Exercise goal
All lines of the material must be output verbatim.

[[ Information given, beginning ]]

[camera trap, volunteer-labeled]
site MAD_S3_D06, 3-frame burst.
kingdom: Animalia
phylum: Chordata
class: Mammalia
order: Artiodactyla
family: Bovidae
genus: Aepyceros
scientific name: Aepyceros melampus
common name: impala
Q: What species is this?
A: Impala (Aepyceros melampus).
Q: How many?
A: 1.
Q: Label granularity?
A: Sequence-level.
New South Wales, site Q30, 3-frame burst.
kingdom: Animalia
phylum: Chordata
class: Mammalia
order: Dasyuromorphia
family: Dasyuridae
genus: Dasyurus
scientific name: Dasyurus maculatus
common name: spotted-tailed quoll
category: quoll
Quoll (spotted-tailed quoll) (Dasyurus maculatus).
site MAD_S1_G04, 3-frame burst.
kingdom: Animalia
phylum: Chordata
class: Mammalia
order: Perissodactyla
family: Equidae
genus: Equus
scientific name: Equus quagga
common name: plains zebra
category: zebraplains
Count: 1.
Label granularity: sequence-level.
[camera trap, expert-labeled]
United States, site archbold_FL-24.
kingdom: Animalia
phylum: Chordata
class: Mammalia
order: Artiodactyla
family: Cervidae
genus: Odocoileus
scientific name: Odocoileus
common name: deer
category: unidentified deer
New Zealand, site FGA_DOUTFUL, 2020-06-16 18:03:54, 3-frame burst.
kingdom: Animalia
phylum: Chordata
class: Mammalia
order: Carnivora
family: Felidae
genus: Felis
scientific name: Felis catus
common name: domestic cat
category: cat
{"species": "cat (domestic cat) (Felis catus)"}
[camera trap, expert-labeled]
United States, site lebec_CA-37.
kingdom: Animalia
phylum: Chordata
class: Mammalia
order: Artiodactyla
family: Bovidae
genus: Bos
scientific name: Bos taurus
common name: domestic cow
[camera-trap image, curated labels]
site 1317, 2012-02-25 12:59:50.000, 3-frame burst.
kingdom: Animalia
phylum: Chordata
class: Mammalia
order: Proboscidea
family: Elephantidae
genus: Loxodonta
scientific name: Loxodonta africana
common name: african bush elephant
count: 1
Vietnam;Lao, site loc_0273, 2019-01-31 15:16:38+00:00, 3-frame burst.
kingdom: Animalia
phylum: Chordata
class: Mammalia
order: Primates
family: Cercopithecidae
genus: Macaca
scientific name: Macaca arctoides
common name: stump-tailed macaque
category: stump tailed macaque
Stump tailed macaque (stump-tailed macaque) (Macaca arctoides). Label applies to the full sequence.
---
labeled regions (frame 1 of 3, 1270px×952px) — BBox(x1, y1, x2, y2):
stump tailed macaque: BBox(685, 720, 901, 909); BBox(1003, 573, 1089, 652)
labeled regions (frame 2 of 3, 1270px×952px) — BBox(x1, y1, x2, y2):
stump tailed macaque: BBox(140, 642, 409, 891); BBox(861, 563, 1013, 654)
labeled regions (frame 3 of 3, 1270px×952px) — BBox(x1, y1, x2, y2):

[[ Information given, end ]]

Answer
[camera trap, volunteer-labeled]
site MAD_S3_D06, 3-frame burst.
kingdom: Animalia
phylum: Chordata
class: Mammalia
order: Artiodactyla
family: Bovidae
genus: Aepyceros
scientific name: Aepyceros melampus
common name: impala
Q: What species is this?
A: Impala (Aepyceros melampus).
Q: How many?
A: 1.
Q: Label granularity?
A: Sequence-level.
New South Wales, site Q30, 3-frame burst.
kingdom: Animalia
phylum: Chordata
class: Mammalia
order: Dasyuromorphia
family: Dasyuridae
genus: Dasyurus
scientific name: Dasyurus maculatus
common name: spotted-tailed quoll
category: quoll
Quoll (spotted-tailed quoll) (Dasyurus maculatus).
site MAD_S1_G04, 3-frame burst.
kingdom: Animalia
phylum: Chordata
class: Mammalia
order: Perissodactyla
family: Equidae
genus: Equus
scientific name: Equus quagga
common name: plains zebra
category: zebraplains
Count: 1.
Label granularity: sequence-level.
[camera trap, expert-labeled]
United States, site archbold_FL-24.
kingdom: Animalia
phylum: Chordata
class: Mammalia
order: Artiodactyla
family: Cervidae
genus: Odocoileus
scientific name: Odocoileus
common name: deer
category: unidentified deer
New Zealand, site FGA_DOUTFUL, 2020-06-16 18:03:54, 3-frame burst.
kingdom: Animalia
phylum: Chordata
class: Mammalia
order: Carnivora
family: Felidae
genus: Felis
scientific name: Felis catus
common name: domestic cat
category: cat
{"species": "cat (domestic cat) (Felis catus)"}
[camera trap, expert-labeled]
United States, site lebec_CA-37.
kingdom: Animalia
phylum: Chordata
class: Mammalia
order: Artiodactyla
family: Bovidae
genus: Bos
scientific name: Bos taurus
common name: domestic cow
[camera-trap image, curated labels]
site 1317, 2012-02-25 12:59:50.000, 3-frame burst.
kingdom: Animalia
phylum: Chordata
class: Mammalia
order: Proboscidea
family: Elephantidae
genus: Loxodonta
scientific name: Loxodonta africana
common name: african bush elephant
count: 1
Vietnam;Lao, site loc_0273, 2019-01-31 15:16:38+00:00, 3-frame burst.
kingdom: Animalia
phylum: Chordata
class: Mammalia
order: Primates
family: Cercopithecidae
genus: Macaca
scientific name: Macaca arctoides
common name: stump-tailed macaque
category: stump tailed macaque
Stump tailed macaque (stump-tailed macaque) (Macaca arctoides). Label applies to the full sequence.
---
labeled regions (frame 1 of 3, 1270px×952px) — BBox(x1, y1, x2, y2):
stump tailed macaque: BBox(685, 720, 901, 909); BBox(1003, 573, 1089, 652)
labeled regions (frame 2 of 3, 1270px×952px) — BBox(x1, y1, x2, y2):
stump tailed macaque: BBox(140, 642, 409, 891); BBox(861, 563, 1013, 654)
labeled regions (frame 3 of 3, 1270px×952px) — BBox(x1, y1, x2, y2):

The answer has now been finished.